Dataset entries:
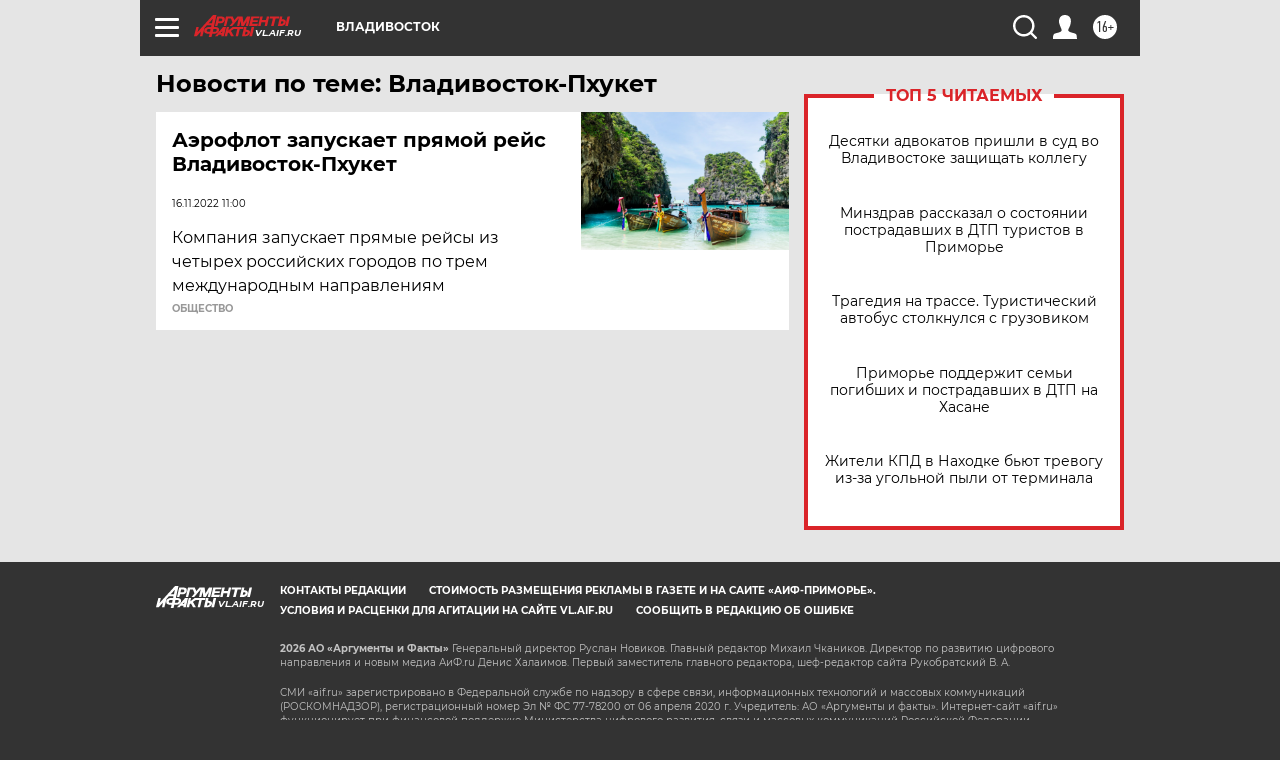

--- FILE ---
content_type: text/html
request_url: https://tns-counter.ru/nc01a**R%3Eundefined*aif_ru/ru/UTF-8/tmsec=aif_ru/573459142***
body_size: -71
content:
84BB6F1A6973EB87X1769204615:84BB6F1A6973EB87X1769204615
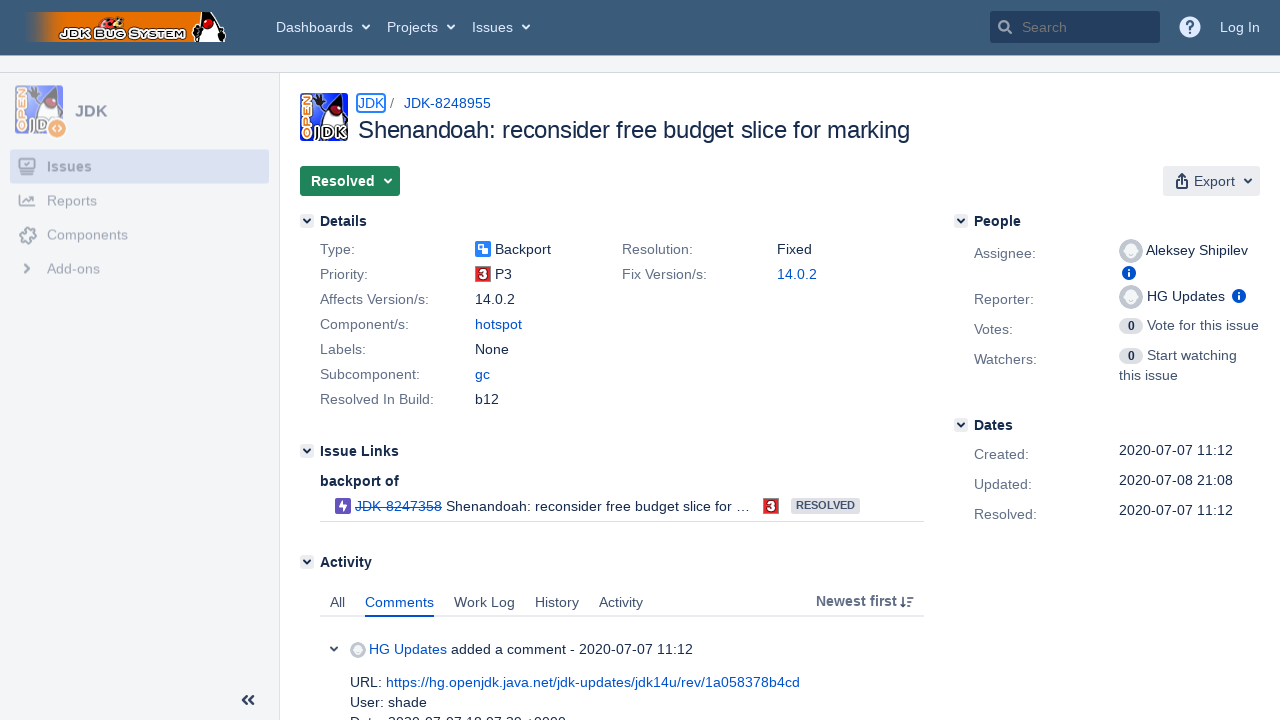

--- FILE ---
content_type: image/svg+xml
request_url: https://bugs.openjdk.org/s/30gc37/10030015/1uxgq2u/1.0/_/images/icons/sort_down.svg
body_size: 212
content:
<svg width="16" height="16" viewBox="0 0 16 16" fill="none" xmlns="http://www.w3.org/2000/svg">
<path d="M4.00016 13.3337C3.80016 13.3337 3.60016 13.267 3.46683 13.1337L1.5335 11.2003C1.26683 10.9337 1.26683 10.467 1.5335 10.2003C1.80016 9.93366 2.20016 9.93366 2.46683 10.2003L3.3335 11.067V3.26699C3.3335 2.93366 3.60016 2.66699 4.00016 2.66699C4.40016 2.66699 4.66683 2.93366 4.66683 3.26699V11.067L5.5335 10.2003C5.80016 9.93366 6.20016 9.93366 6.46683 10.2003C6.7335 10.467 6.7335 10.9337 6.46683 11.2003L4.5335 13.1337C4.40016 13.267 4.20016 13.3337 4.00016 13.3337Z" fill="#42526E"/>
<path d="M8.66683 3.33366H14.0002C14.4002 3.33366 14.6668 3.60033 14.6668 4.00033C14.6668 4.40033 14.4002 4.66699 14.0002 4.66699H8.66683C8.26683 4.66699 8.00016 4.40033 8.00016 4.00033C8.00016 3.60033 8.26683 3.33366 8.66683 3.33366Z" fill="#42526E"/>
<path d="M8.66683 8.66699H12.0002C12.4002 8.66699 12.6668 8.40032 12.6668 8.00032C12.6668 7.60032 12.4002 7.33366 12.0002 7.33366H8.66683C8.26683 7.33366 8.00016 7.60032 8.00016 8.00032C8.00016 8.40032 8.26683 8.66699 8.66683 8.66699Z" fill="#42526E"/>
<path d="M10.6668 12.667H8.66683C8.26683 12.667 8.00016 12.4003 8.00016 12.0003C8.00016 11.6003 8.26683 11.3337 8.66683 11.3337H10.6668C11.0668 11.3337 11.3335 11.6003 11.3335 12.0003C11.3335 12.4003 11.0668 12.667 10.6668 12.667Z" fill="#42526E"/>
</svg>
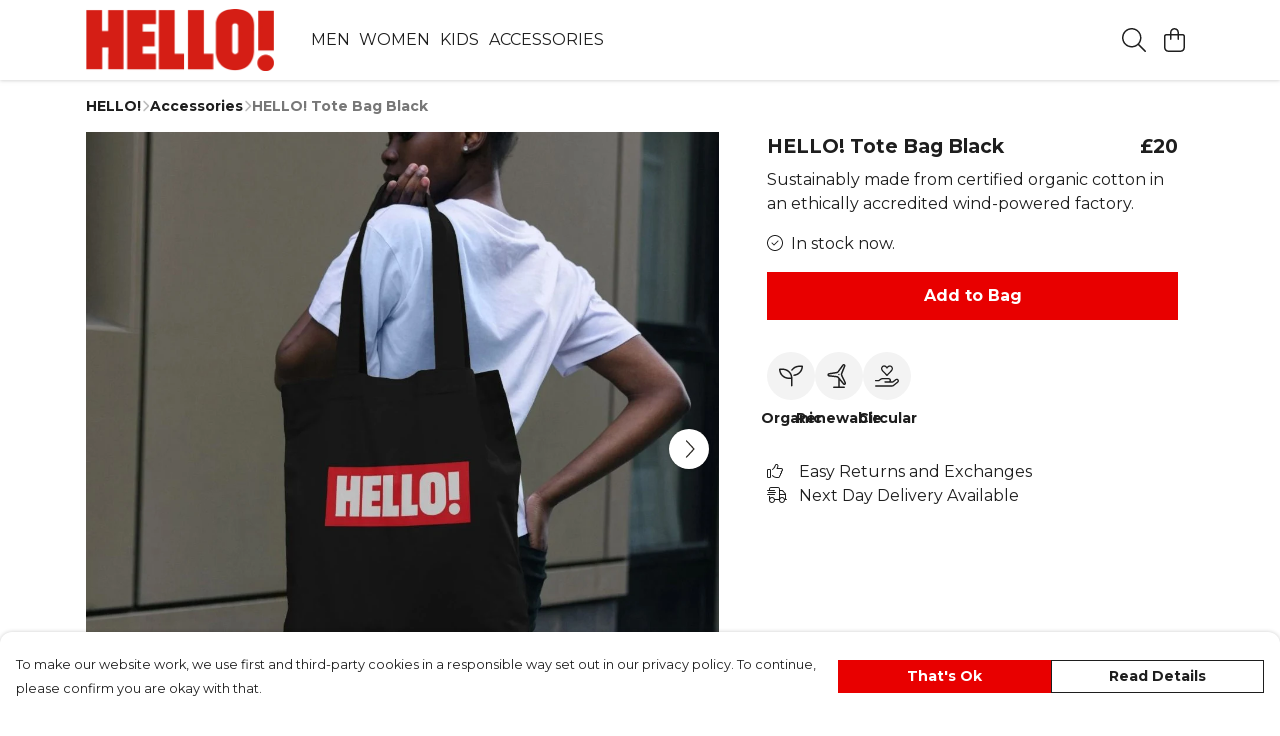

--- FILE ---
content_type: text/javascript
request_url: https://shop.hellomagazine.com/assets/TmlProductMockup.2486e2b4.js
body_size: 998
content:
import{_ as d,aM as p}from"./index.a17a56ef.js";import{J as u,t as c,x as m,R as f,M as w}from"./vue.bccf2447.js";import{S as l}from"./sierraCanvas.4a4ab608.js";import{h}from"./hexArray.bcd91210.js";import"./sentry.13e8e62e.js";import"./colorGradient.1af0d867.js";import"./logger.bb58204e.js";import"./isDeviceIos.ff80ab0b.js";import"./rgbToHsv.4cdb64a0.js";const v=t=>(t=t.replace(/\s/,"-").toLowerCase(),h[t]?h[t]:h.white),y=(t,s,n,i="auto",e="auto",o="none",a=null)=>{if(a||(a=new l),i==="auto"&&e==="auto")i=t.width,e=t.height;else if(i==="auto"){const r=e/t.height;i=t.width*r}else if(e==="auto"){const r=i/t.width;e=t.height*r}return a.resizeCanvas(i,e),a.drawImage(t,0,0,i,e),a.drawImageToContain(s,n.x,n.y,n.width,n.height,o==="both"||o==="x",o==="both"||o==="y"),a},C={components:{TmlSpinner:p},props:{designUrl:{type:String},flatUrl:{type:String},mockupParams:{type:Object},displayWidth:{type:Number,default:480},displayType:{type:String,default:"flat",validator(t){return t===null?!0:["flat","print"].includes(t)}},productColourName:{type:String,default:"white"}},data(){return{cnv:null,loading:!0}},computed:{scaleRatio(){return this.displayWidth/this.mockupParams.sourceWidth},scaledMockupParams(){const t=this.scaleRatio;return{height:this.mockupParams.height*t,width:this.mockupParams.width*t,x:this.mockupParams.x*t,y:this.mockupParams.y*t}}},mounted(){this.initialiseCanvas(),this.draw()},beforeUnmount(){this.cnv.destroy(),this.cnv=null},methods:{initialiseCanvas(){this.cnv=new l,this.cnv.canvas.classList.add("w-full","h-full"),this.$refs.container.appendChild(this.cnv.canvas)},draw(){const t=new Image;t.onload=()=>{const s=new Image,n=this.mockupParams.sourceWidth*this.scaleRatio,i=n/t.width,e=t.height*i;this.cnv&&this.cnv.resizeCanvas(n,e),s.onload=()=>{this.displayType==="print"?this.drawPrint(s):this.drawFlat(s,t),this.loading=!1},s.crossOrigin="Anonymous",s.src=this.designUrl},t.crossOrigin="Anonymous",t.src=this.flatUrl},drawFlat(t,s){!this.cnv||y(s,t,this.scaledMockupParams,this.cnv.width,this.cnv.height,"x",this.cnv)},drawPrint(t){if(!this.cnv)return;const s=v(this.productColourName);this.cnv.setFillStyle(s).fillRect(0,0,this.cnv.width,this.cnv.height);const n=this.cnv.width*.1,i=this.cnv.width*.1;this.cnv.drawImageToContain(t,n,i,this.cnv.width-n*2,this.cnv.height-i*2,!0,!0)}}},_={ref:"container",class:"relative"};function g(t,s,n,i,e,o){const a=u("tml-spinner");return c(),m("div",_,[e.loading?(c(),f(a,{key:0,height:"263px",style:{position:"absolute"}})):w("",!0)],512)}const A=d(C,[["render",g]]);export{A as default};
//# sourceMappingURL=TmlProductMockup.2486e2b4.js.map


--- FILE ---
content_type: text/javascript
request_url: https://shop.hellomagazine.com/assets/productProvider.e7211b52.js
body_size: 223
content:
import{ae as o,h as e,N as i,C as a,S as n}from"./index.a17a56ef.js";class h{static list(r,t,s,u,w,c){return o.get(e(`/omnis/v3/division/${r}/products/`),{params:{limit:t,sort:s,algorithm:u,similarTo:w,version:c}}).success(m=>m).throw(404,()=>new i).throw(403,()=>new a).throw("5xx",()=>new n).output()}static getLite(r,t){return o.get(e(`/omnis/v3/division/${r}/products/${t}/`),{params:{lite:!0}}).success(s=>s).throw(404,()=>new i).throw(403,()=>new a).throw("5xx",()=>new n).output()}}export{h as P};
//# sourceMappingURL=productProvider.e7211b52.js.map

**Exercise description**
Show a copy of each line from the data that includes the word "assets".

**Solution for this exercise**
request_url: https://shop.hellomagazine.com/assets/TmlProductMockup.2486e2b4.js
request_url: https://shop.hellomagazine.com/assets/productProvider.e7211b52.js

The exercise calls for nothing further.